Square-Jaw laughed off her attacks and threw her over his shoulder. He looked down into the coach again, like he was making sure Long-Hair was dead, then shot a glance around at the empty prairie. He shrugged. I read him like he was Marcel Marceau: “Why bother, he’s a dead man anyway.” He hopped back on his mount, signaled his gang, and off they rode, back the way they’d come.
Maybe you’re wondering why I didn’t leap into the fray and rescue the damsel in distress. Well, I’ll tell you. I’m not an idiot, that’s why. I’ve never minded a scrap, but naked and unarmed against the Ginsu clan wasn’t my idea of good odds, and besides, it was all coming over the plate a bit fast, new planet, new gravity, giant birds, guys out of an episode of
Xena: Warrior Princess
. And anyway, I hardly had a chance to react. It was over in less than a minute.
The part I don’t have an excuse for is why I didn’t try to help the dying red-cloaks as soon as Square-Jaw and his posse had giddi-upped off back the way they came. I could hear the poor guys moaning and sobbing, but I just stayed where I was, crouched behind the stone disk with my jaw hanging open.
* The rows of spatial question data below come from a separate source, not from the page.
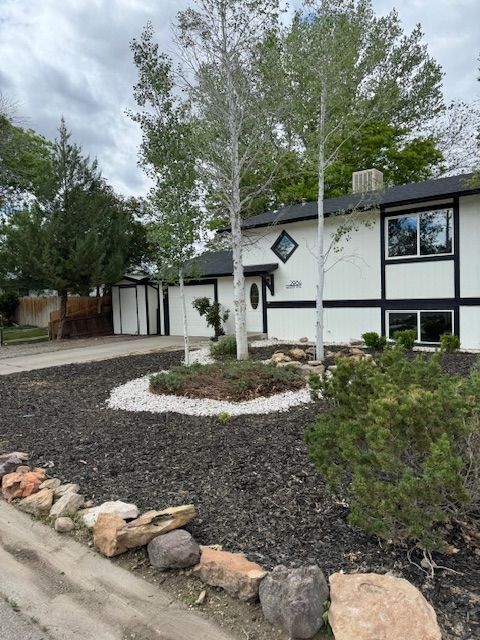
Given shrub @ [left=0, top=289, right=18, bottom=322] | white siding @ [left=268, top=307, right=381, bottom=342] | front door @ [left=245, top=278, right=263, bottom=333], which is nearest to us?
white siding @ [left=268, top=307, right=381, bottom=342]

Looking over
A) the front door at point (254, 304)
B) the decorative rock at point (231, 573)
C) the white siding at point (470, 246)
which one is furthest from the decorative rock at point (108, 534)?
the front door at point (254, 304)

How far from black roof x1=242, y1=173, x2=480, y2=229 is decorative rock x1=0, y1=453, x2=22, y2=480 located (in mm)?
8609

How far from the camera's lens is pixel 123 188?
72.9ft

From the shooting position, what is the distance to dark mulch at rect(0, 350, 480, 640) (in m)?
2.31

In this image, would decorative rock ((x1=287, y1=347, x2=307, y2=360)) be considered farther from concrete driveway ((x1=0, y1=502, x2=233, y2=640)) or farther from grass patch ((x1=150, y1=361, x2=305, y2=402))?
concrete driveway ((x1=0, y1=502, x2=233, y2=640))

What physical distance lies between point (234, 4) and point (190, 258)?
5327 millimetres

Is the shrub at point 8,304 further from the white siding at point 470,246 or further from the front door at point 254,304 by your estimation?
the white siding at point 470,246

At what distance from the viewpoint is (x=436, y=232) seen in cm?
1088

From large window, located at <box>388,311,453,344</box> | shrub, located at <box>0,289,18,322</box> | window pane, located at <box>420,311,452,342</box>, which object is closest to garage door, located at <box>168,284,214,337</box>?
large window, located at <box>388,311,453,344</box>

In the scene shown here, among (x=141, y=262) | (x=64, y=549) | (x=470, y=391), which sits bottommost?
(x=64, y=549)

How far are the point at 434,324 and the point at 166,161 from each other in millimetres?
7673

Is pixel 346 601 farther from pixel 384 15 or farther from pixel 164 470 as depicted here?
pixel 384 15

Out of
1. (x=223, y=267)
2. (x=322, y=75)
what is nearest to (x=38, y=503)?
A: (x=322, y=75)

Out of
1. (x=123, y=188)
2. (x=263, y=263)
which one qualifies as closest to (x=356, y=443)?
(x=263, y=263)
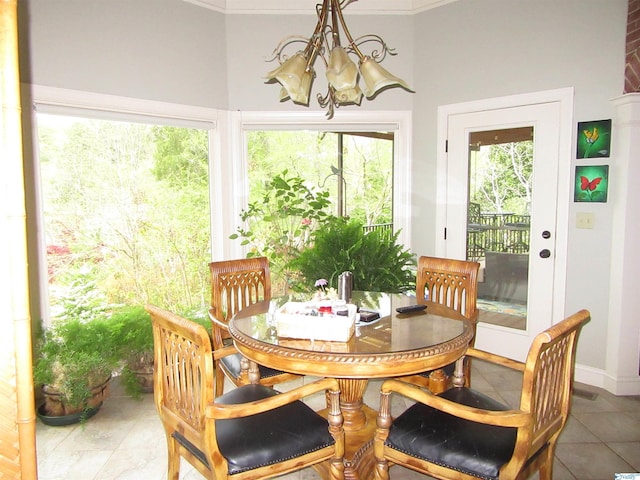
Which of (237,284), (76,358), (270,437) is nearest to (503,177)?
(237,284)

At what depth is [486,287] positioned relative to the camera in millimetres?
3609

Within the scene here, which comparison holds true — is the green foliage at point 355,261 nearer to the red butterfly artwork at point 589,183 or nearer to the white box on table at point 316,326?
the red butterfly artwork at point 589,183

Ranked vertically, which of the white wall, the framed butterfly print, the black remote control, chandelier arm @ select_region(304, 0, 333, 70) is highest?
the white wall

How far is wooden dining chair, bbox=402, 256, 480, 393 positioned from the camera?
88.0 inches

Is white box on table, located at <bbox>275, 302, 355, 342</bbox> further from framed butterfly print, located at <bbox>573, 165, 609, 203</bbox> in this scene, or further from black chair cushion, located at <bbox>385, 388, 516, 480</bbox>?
framed butterfly print, located at <bbox>573, 165, 609, 203</bbox>

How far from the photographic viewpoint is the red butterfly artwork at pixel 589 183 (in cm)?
296

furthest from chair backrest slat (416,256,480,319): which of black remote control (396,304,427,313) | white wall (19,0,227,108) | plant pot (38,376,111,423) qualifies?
white wall (19,0,227,108)

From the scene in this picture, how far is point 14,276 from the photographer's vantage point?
3.46 feet

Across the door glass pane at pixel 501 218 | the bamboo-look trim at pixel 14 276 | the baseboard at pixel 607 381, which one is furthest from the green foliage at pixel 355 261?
the bamboo-look trim at pixel 14 276

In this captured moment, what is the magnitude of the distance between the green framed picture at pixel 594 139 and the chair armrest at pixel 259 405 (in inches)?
97.6

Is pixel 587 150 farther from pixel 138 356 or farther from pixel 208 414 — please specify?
pixel 138 356

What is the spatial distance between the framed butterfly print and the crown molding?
5.59 feet

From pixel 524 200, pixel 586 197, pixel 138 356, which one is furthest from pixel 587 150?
pixel 138 356

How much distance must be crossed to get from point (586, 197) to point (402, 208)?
142 centimetres
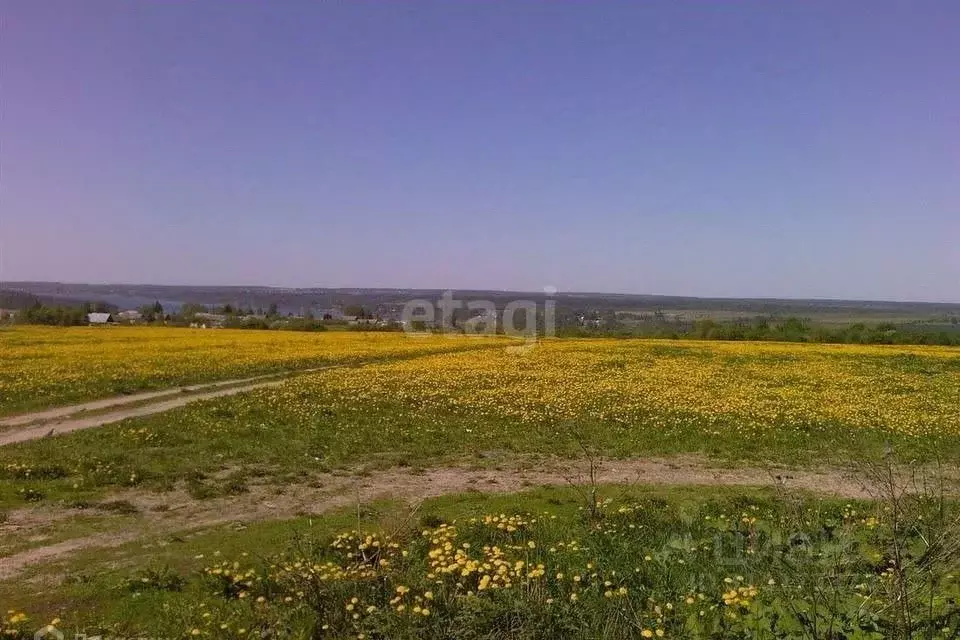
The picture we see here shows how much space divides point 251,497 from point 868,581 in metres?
9.09

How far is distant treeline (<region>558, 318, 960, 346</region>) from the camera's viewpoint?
70.1m

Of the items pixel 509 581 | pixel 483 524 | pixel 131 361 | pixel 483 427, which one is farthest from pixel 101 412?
pixel 509 581

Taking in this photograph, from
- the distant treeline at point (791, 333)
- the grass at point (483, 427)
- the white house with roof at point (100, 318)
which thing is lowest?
the distant treeline at point (791, 333)

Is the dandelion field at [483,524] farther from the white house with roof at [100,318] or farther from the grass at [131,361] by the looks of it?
the white house with roof at [100,318]

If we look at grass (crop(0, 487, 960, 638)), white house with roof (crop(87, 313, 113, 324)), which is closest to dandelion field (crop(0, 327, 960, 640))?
grass (crop(0, 487, 960, 638))

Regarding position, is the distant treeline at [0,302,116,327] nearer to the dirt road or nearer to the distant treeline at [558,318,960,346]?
the distant treeline at [558,318,960,346]

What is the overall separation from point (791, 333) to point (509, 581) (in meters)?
76.4

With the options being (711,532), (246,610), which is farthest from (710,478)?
(246,610)

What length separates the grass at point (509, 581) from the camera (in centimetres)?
549

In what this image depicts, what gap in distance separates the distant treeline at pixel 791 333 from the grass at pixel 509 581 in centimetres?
6973

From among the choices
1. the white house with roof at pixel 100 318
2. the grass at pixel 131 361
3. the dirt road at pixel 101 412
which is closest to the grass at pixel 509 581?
the dirt road at pixel 101 412

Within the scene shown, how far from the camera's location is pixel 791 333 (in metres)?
73.9

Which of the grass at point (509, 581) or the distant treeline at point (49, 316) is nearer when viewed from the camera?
the grass at point (509, 581)

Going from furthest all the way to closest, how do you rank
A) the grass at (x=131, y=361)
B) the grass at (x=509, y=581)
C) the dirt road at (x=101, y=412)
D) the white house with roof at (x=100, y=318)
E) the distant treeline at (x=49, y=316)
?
1. the white house with roof at (x=100, y=318)
2. the distant treeline at (x=49, y=316)
3. the grass at (x=131, y=361)
4. the dirt road at (x=101, y=412)
5. the grass at (x=509, y=581)
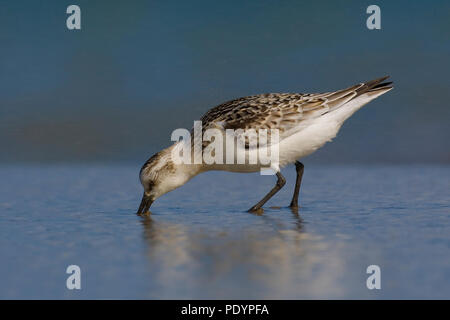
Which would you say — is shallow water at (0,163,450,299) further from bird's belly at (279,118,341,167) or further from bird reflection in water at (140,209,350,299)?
bird's belly at (279,118,341,167)

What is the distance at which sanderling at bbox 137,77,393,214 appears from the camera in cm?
948

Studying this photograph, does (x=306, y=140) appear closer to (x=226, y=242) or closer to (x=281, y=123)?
(x=281, y=123)

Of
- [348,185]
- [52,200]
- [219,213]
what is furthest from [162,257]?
[348,185]

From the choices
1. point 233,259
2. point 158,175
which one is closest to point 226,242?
point 233,259

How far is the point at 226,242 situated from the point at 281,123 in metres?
2.66

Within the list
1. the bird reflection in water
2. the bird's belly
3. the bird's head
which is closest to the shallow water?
the bird reflection in water

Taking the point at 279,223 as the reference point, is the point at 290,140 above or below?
above

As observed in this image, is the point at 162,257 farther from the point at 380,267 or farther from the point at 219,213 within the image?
the point at 219,213

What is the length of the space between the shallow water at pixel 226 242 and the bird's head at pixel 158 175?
14.3 inches

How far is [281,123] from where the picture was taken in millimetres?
9477

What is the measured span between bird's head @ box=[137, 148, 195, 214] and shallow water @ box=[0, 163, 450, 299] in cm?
36

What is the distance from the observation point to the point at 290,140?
9.48 metres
Maybe I’d seen too many movies where the hero thinks the monster’s dead and then something rips out of its stomach and eats the guy’s face off. Whatever. I was chicken, and some of those guys probably died because of it. By the time I finally got myself moving, clouds of alien flies were settling over them for a mid-day blood binge.
Getting to the guys was like trying to walk on a trampoline. I kept springing up twice as high as I expected, and crashing on every part of my anatomy except my feet. At least I fell down as lightly as I stepped, so I didn’t get more than a few cuts and scratches. By the time I’d reached the killing ground, I’d adjusted my walk to a wobbly glide.